Linear Regression, Neural Networks, and Support Vector Machine (SVM) to Predict Edmonton's Daily Weather

Introduction

I will attempt to predict 4 attributes of Edmonton’s weather:

max temperature in C
min temperature in C
mean temperature in C
and total precipitation in meters

based on six features:

day of the month
month of the year
weather monitoring station’s latitude
station’s longitude
station’s elevation in meters.

I utilized the dataset of daily weather in Edmonton, found here. There are $\sim$ 71.6k entries.

I will use linear regression, neural net regression and support vector machine (SMV) as the machine learning algorithms. I will use a training-validation-test split with hyper-parameter tuning. I used risk in the form of mean absolute error to evaluate the performance of the model.

Methods

Linear Regression

For the training loss/ objective, I used mean square error (MSE). I manually defined the linear regression model but used sklearn.metrics for the mean absolute error (MAE). I used normalized data and targets for training (but denormalized it for risk). I normalized inputs using the formula: $\tilde{z} = \frac{z - mean(z)}{std(z)}$.

I fixed parameters at a batch size of 32 and 100 epochs. I experimented with learning parameter decay, L1, and L2 regularization.
For the learning parameter’s tuning, I loop over the set {1e-1, 5e-1, 1e-2, 1e-3, 1e-4} and for the $\lambda$ for regularization, I loop over the set {0, 1e-1, 1e-2, 1e-3, 1e-4, 1e-5, 1e-6}.
For learning parameter decay, I used step-decay, where I halve the rate every 10 epochs.

Neural Net Regression

While linear regression is limited to only learn the linear relationship between the features and targets. To better model the problem, we can learn the non-linear relationship between the features and target using neural networks, which utilize a non-linear activation function in each layer.

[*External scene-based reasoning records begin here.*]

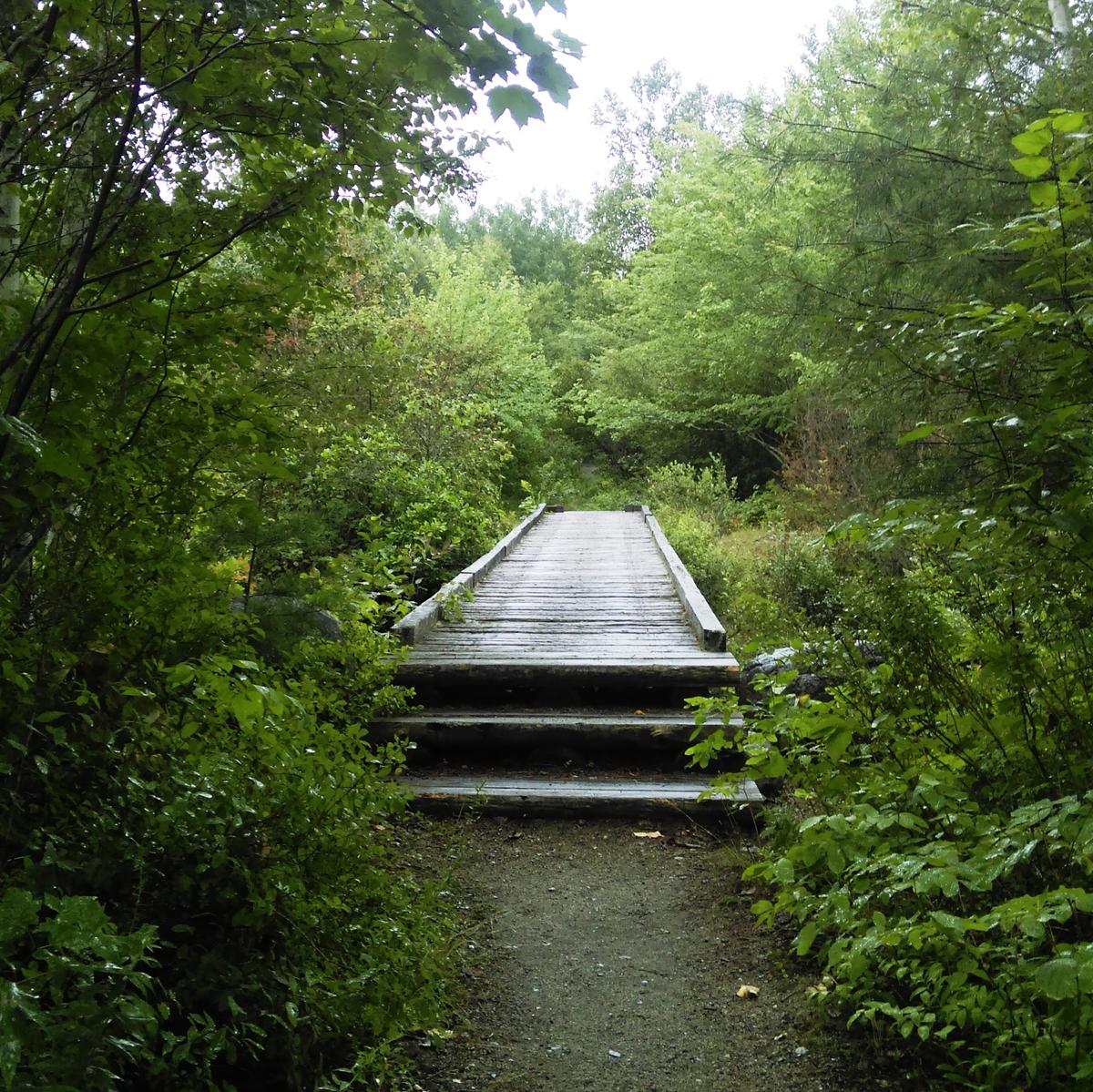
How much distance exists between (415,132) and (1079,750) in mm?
3253

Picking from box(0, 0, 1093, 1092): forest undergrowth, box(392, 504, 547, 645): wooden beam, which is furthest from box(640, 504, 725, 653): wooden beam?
box(0, 0, 1093, 1092): forest undergrowth

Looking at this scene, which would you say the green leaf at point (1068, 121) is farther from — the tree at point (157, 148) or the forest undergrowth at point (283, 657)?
the tree at point (157, 148)

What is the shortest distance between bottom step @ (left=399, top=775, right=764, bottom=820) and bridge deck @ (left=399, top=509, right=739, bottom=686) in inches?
40.3

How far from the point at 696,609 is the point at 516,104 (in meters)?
5.71

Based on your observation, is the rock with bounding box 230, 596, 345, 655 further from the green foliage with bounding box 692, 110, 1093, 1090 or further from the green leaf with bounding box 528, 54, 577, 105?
the green leaf with bounding box 528, 54, 577, 105

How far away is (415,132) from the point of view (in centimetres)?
361

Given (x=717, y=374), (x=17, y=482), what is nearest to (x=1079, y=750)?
(x=17, y=482)

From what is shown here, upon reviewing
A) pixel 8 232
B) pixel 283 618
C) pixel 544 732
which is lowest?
pixel 544 732

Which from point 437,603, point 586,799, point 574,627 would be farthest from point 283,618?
point 574,627

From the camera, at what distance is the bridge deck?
6082mm

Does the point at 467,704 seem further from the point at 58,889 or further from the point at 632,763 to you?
the point at 58,889

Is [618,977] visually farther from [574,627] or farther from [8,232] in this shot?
[574,627]

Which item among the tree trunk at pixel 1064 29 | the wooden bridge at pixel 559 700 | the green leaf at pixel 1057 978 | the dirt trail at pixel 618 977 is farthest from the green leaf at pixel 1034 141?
the tree trunk at pixel 1064 29

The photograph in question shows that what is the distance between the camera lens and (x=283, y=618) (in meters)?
4.36
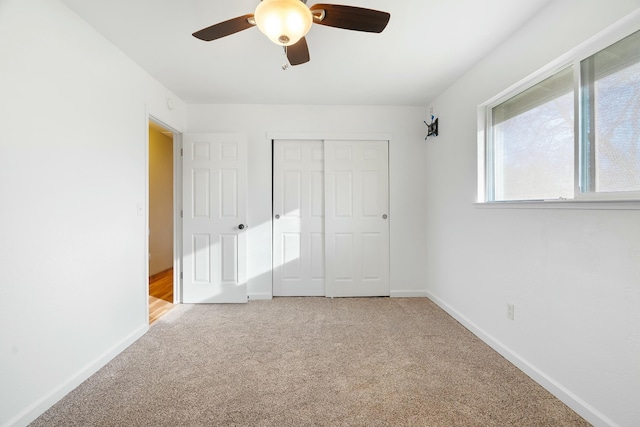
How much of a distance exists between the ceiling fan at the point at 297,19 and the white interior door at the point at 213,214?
189 centimetres

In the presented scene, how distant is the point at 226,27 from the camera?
4.66 feet

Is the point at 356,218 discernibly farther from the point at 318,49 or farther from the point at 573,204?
the point at 573,204

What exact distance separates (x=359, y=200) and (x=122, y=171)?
2.44m

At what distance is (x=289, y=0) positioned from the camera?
120 centimetres

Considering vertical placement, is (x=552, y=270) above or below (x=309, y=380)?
above

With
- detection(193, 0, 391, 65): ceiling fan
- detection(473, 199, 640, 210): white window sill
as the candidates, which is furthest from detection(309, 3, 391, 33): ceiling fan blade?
detection(473, 199, 640, 210): white window sill

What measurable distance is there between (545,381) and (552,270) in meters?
0.70

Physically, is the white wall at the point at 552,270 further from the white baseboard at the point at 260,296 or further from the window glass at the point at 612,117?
the white baseboard at the point at 260,296

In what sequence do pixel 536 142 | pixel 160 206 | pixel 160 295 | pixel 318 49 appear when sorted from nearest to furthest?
pixel 536 142 → pixel 318 49 → pixel 160 295 → pixel 160 206

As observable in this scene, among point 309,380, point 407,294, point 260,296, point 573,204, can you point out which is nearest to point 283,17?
point 573,204

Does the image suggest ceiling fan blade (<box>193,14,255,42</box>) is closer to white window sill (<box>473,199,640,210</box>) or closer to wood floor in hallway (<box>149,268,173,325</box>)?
white window sill (<box>473,199,640,210</box>)

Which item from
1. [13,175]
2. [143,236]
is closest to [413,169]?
[143,236]

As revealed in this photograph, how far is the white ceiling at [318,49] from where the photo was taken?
1713 millimetres

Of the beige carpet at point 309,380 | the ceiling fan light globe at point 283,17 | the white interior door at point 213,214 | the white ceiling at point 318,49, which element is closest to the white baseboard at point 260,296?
the white interior door at point 213,214
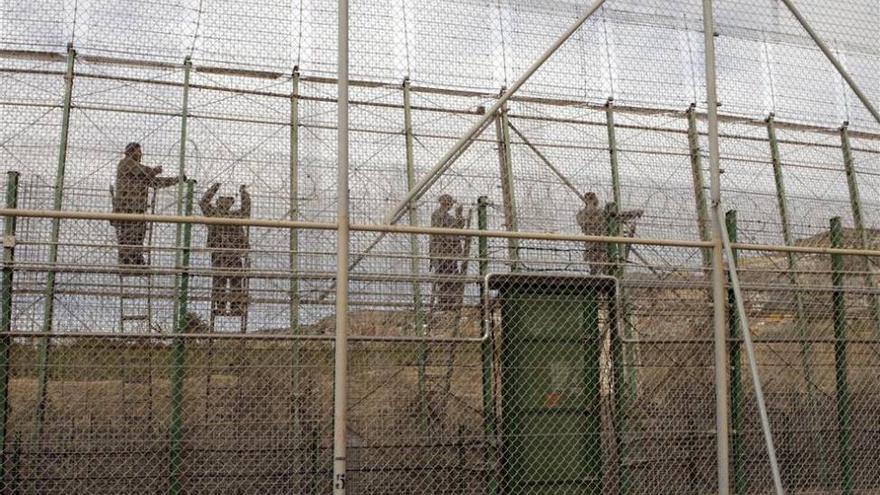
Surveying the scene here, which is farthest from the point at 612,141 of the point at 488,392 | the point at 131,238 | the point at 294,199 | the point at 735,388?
the point at 131,238

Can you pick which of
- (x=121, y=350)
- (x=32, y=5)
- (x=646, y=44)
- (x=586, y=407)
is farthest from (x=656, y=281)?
(x=32, y=5)

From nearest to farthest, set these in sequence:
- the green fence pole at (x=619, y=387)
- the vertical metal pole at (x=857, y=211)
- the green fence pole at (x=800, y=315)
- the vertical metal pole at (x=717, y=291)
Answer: the vertical metal pole at (x=717, y=291)
the green fence pole at (x=619, y=387)
the green fence pole at (x=800, y=315)
the vertical metal pole at (x=857, y=211)

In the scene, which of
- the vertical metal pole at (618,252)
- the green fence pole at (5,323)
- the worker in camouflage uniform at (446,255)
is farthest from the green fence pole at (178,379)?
the vertical metal pole at (618,252)

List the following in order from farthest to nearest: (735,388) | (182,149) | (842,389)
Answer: (182,149) < (842,389) < (735,388)

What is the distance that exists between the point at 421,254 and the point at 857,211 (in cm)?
526

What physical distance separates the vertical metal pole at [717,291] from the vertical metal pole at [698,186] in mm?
446

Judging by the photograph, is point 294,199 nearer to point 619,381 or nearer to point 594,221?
point 594,221

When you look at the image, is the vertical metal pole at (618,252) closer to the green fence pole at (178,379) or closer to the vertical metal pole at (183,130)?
the green fence pole at (178,379)

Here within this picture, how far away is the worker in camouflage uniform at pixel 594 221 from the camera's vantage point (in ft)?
23.6

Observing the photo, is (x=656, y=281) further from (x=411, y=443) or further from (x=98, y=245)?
(x=98, y=245)

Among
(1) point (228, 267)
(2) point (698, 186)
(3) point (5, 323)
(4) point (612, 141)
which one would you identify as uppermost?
(4) point (612, 141)

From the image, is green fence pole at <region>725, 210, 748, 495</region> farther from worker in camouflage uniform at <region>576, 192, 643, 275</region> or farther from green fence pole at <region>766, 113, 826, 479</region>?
worker in camouflage uniform at <region>576, 192, 643, 275</region>

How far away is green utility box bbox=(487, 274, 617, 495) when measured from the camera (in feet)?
20.1

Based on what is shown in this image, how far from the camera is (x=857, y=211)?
910cm
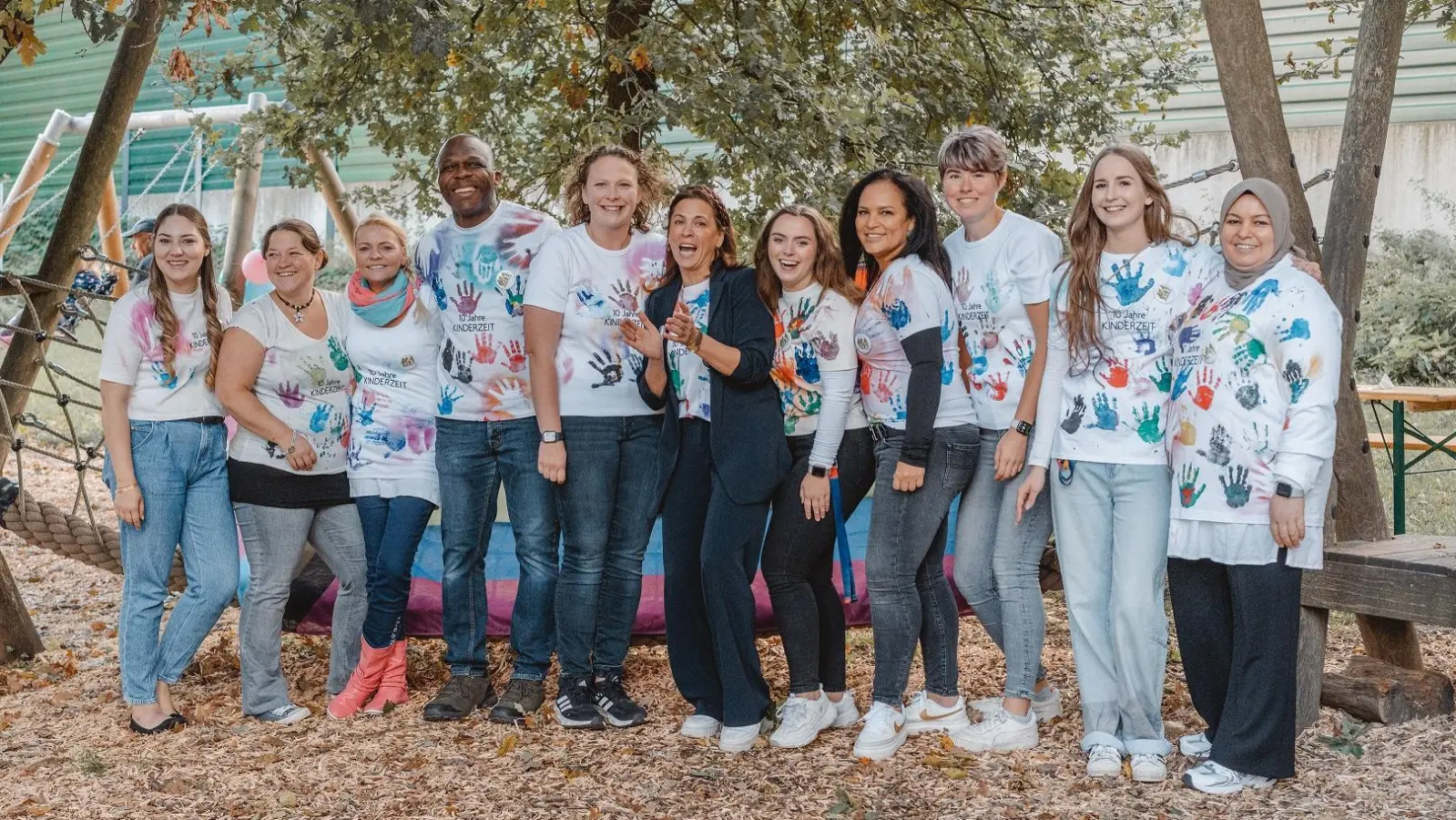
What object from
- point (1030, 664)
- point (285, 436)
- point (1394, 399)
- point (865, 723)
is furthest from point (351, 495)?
point (1394, 399)

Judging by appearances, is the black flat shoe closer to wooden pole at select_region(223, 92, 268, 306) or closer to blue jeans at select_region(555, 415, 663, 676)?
blue jeans at select_region(555, 415, 663, 676)

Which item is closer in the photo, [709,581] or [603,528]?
[709,581]

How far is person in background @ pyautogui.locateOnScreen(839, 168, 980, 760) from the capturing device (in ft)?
12.0

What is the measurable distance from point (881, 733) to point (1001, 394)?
101 centimetres

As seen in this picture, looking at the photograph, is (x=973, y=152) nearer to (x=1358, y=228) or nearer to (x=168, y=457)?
(x=1358, y=228)

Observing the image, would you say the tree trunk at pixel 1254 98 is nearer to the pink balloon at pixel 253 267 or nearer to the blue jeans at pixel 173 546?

I fixed parameters at a batch size of 64, and 50 epochs. I use three densely connected layers, with ReLu activation and a dropout. The last layer is a dense layer with output unit size of 4. I tune the dropout rate by looping over the set {0.3, 0.4, 0.5, 0.6, 0.7, 0.8} and I experiment with different weight initialization kernels: random, normal Gaussian and He uniform initialization, in addition to two optimizers: Adam with learning rate 0.01, and a RMSProp.

Support Vector Machine (SVM)

Another method I experimented with is SVM, as it works effectively in cases where we have easily separable classes and is generally more memory efficient. To adjust for multiple class output, I used MultiOutputRegressor from sklearn, which fits four regressors for each class.
I experimented with different kernels to determine the best fitting one.

Results

Linear Regression

The results of tuning concluded the best model is one with learning rate step decay, where the initial rate is 0.5 and the rate reduces by half every 10 epochs. I found the best test risk to be 7.615133

Regularization

I fixed alpha, then for each alpha in the set, I fix a $\lambda$ then get the test risk. I found the best result, at 7.654087, to come from having no regularization term.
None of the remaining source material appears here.